### Text section:
##############################
Great post. I've always worried about a such a primitive and localized strain incubating in a jungle, cave or something similar where human contact is null. We may not be the intended target of a virus, but without it evolving a preference to it's host, it won't be picky.
That's been largely debunked. There is ample evidence of the genetic chain that led from the version that infects other primates such as monkeys to the mutation that infected us. It most likely came because of the bushmeat trade (monkey and ape flesh, eaten widely in Africa).
Odds are good that viruses and single celled organisms will long outlive us. Who is REALLY the dominant life form on this planet? Hmmm?
So you think viruses and such simply exist to thrive off humans and animals? Like they are at the top of the food chain or something?
Eh food chains are a gross oversimplification. It's more like a food circle. When we die it's bacteria and insects that eat us. Some viruses infect bacteria, some infect plants, some infect animals, including us. Scientists can't even agree if viruses are even 'alive' per se. A virus can only reproduce by infecting a host cell. It then injects its genetic code into the cell, altering it's DNA so it stops doing it's normal duties and instead starts to crank out copies of the virus.
##############################
### Entries shown:

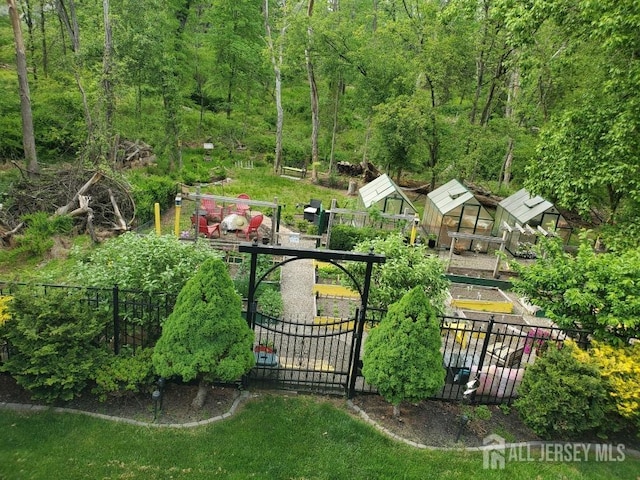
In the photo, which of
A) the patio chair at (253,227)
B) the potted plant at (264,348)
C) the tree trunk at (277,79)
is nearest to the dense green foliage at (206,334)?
the potted plant at (264,348)

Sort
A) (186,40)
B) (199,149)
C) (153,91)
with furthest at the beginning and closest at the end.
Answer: (186,40) < (199,149) < (153,91)

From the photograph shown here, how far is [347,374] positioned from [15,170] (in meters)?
16.5

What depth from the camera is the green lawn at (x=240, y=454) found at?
5828 millimetres

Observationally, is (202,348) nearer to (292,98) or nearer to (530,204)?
(530,204)

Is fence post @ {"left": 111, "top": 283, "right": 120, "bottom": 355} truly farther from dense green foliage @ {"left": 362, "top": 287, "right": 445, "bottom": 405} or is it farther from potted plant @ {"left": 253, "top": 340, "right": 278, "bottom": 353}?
dense green foliage @ {"left": 362, "top": 287, "right": 445, "bottom": 405}

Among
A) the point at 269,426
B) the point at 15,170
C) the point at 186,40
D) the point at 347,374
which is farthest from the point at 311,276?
the point at 186,40

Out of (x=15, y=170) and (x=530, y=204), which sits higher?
(x=530, y=204)

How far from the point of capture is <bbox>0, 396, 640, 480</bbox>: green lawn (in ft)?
19.1

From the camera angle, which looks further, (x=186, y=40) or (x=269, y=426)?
(x=186, y=40)

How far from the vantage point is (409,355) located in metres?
6.54

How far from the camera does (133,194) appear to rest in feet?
51.2

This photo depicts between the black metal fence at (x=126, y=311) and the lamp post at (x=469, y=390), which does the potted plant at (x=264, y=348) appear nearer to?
the black metal fence at (x=126, y=311)

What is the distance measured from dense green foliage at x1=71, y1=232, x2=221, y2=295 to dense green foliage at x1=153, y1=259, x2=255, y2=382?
37.8 inches

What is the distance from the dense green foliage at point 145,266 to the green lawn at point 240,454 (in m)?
2.10
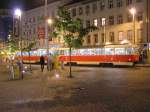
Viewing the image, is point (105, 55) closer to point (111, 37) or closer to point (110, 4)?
point (111, 37)

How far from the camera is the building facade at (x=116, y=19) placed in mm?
66375

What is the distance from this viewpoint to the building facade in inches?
2613

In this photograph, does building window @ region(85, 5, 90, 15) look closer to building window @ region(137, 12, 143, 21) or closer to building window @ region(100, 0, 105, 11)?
building window @ region(100, 0, 105, 11)

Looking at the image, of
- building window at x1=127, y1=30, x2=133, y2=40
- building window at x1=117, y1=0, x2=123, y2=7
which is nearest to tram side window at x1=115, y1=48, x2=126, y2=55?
building window at x1=127, y1=30, x2=133, y2=40

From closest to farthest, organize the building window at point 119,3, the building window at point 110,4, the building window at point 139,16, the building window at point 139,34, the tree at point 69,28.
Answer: the tree at point 69,28, the building window at point 139,16, the building window at point 139,34, the building window at point 119,3, the building window at point 110,4

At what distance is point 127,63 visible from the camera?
54.9m

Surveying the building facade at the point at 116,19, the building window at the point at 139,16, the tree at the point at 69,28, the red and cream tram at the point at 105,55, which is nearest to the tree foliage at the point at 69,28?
the tree at the point at 69,28

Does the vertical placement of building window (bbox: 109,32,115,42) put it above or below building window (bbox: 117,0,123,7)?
below

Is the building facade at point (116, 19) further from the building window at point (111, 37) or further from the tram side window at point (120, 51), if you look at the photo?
the tram side window at point (120, 51)

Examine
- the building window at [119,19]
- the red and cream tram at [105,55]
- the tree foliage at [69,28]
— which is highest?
the building window at [119,19]

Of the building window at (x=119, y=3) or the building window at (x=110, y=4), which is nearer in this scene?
the building window at (x=119, y=3)

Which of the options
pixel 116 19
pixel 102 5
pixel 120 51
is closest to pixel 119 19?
pixel 116 19

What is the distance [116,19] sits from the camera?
73250 mm

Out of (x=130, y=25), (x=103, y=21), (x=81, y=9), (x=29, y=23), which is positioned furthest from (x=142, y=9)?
(x=29, y=23)
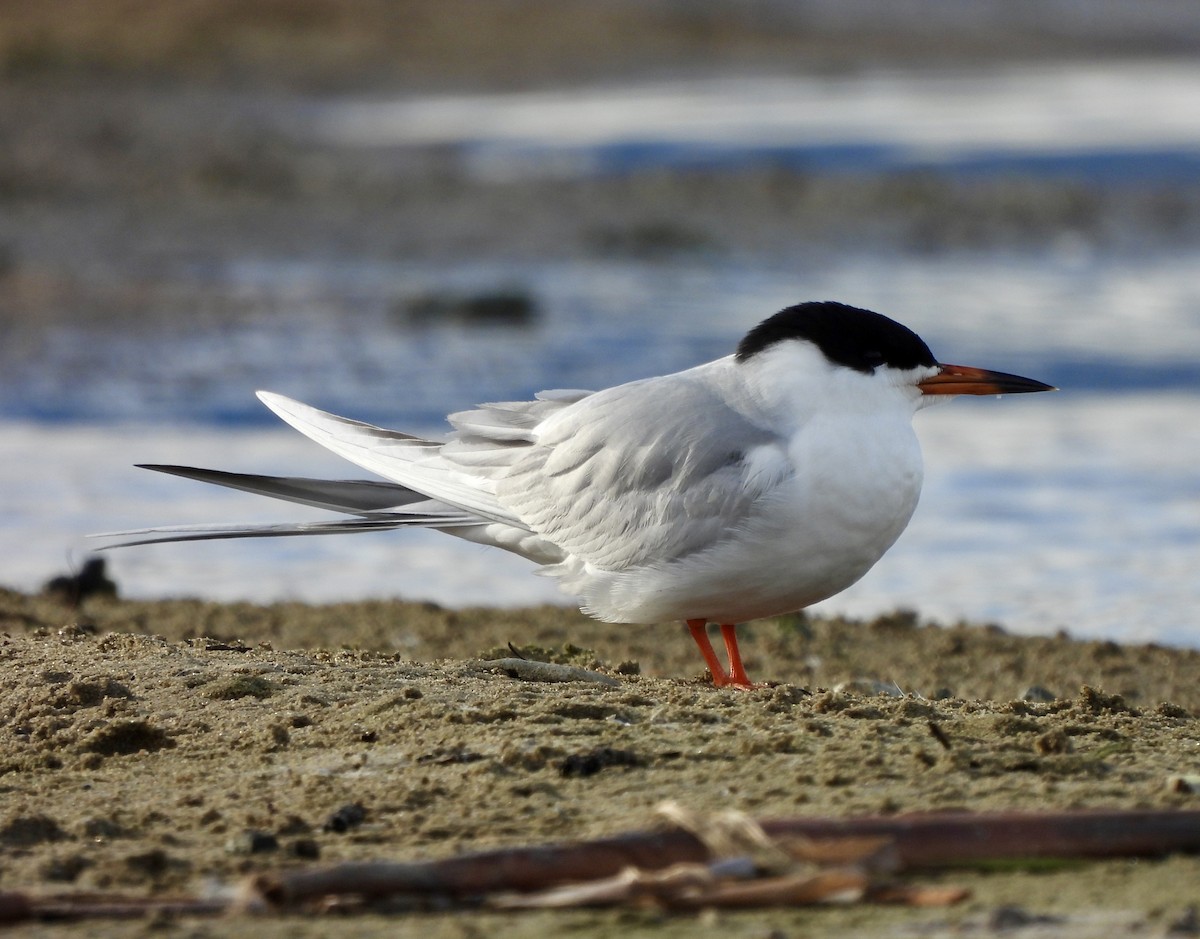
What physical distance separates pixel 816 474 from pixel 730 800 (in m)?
1.23

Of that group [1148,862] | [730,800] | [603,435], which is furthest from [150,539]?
[1148,862]

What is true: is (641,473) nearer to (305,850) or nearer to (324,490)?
(324,490)

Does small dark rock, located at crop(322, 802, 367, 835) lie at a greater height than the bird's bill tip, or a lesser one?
lesser

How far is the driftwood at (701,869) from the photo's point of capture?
9.93 ft

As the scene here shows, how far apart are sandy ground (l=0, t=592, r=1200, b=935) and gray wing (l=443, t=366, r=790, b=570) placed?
0.38 m

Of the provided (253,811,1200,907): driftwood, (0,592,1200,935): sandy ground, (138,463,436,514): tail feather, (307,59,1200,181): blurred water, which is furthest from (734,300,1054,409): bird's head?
(307,59,1200,181): blurred water

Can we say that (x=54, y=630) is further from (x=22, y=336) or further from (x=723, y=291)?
(x=723, y=291)

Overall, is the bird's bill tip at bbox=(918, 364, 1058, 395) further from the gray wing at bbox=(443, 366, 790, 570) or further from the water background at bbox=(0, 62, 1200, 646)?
the water background at bbox=(0, 62, 1200, 646)

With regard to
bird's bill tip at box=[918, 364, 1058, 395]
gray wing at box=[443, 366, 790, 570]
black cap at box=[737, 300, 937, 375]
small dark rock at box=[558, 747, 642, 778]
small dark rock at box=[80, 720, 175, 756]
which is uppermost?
black cap at box=[737, 300, 937, 375]

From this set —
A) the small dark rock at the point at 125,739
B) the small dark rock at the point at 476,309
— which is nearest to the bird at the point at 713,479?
the small dark rock at the point at 125,739

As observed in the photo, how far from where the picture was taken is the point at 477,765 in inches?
151

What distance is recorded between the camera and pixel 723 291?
14305 millimetres

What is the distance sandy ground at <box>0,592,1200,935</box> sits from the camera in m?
3.16

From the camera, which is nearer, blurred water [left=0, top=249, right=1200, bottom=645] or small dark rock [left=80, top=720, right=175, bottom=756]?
small dark rock [left=80, top=720, right=175, bottom=756]
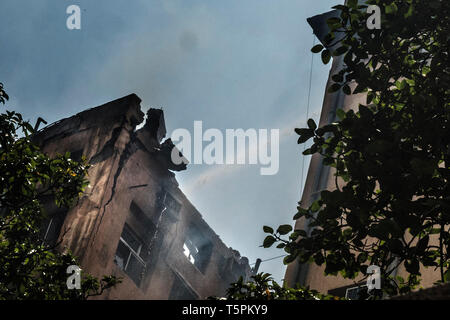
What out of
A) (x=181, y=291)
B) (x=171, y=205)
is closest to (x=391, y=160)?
(x=171, y=205)

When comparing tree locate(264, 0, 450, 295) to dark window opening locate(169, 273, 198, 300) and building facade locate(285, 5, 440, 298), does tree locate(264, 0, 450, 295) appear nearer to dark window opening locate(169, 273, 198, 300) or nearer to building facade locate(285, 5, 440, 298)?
building facade locate(285, 5, 440, 298)

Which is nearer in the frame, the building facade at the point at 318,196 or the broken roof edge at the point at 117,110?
the building facade at the point at 318,196

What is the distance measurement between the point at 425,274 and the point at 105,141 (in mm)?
##############################
### Activity 1:
Retype the virus discussion from "That's been largely" to "widely in Africa).".
### Activity 2:
Extend the virus discussion past its last sentence.

### Written answer 1:
That's been largely debunked. There is ample evidence of the genetic chain that led from the version that infects other primates such as monkeys to the mutation that infected us. It most likely came because of the bushmeat trade (monkey and ape flesh, eaten widely in Africa).

### Written answer 2:
People not taking care of their bodies, and mainly not eating the real food that our bodies have adapted to over millions of years of evolution. I refuse to believe that aging and disease rates have to be as bad as they are. People, well before they even reach old age, would rather live on a steady diet of chocodiles and cheetoes, and refuse their brains access to exercise via new ideas.
From Muffasa, the Lion King. Anyway, a cool idea is the concept of never finding a part of the world, not to say that we've found all the land, but it remained hidden forever. The natives on this land might not have disease, like the native Americans in North America, before Europeans settled.
The Amerinds had disease, where did you get that? They just didn't have some of the ones we brought with us like smallpox. They also brutally murdered each other from time to time. The whole concept of the 'noble savage' is largely one of fiction. They were just as human with the same types of problems and behavior as anyone else, just with a very different culture.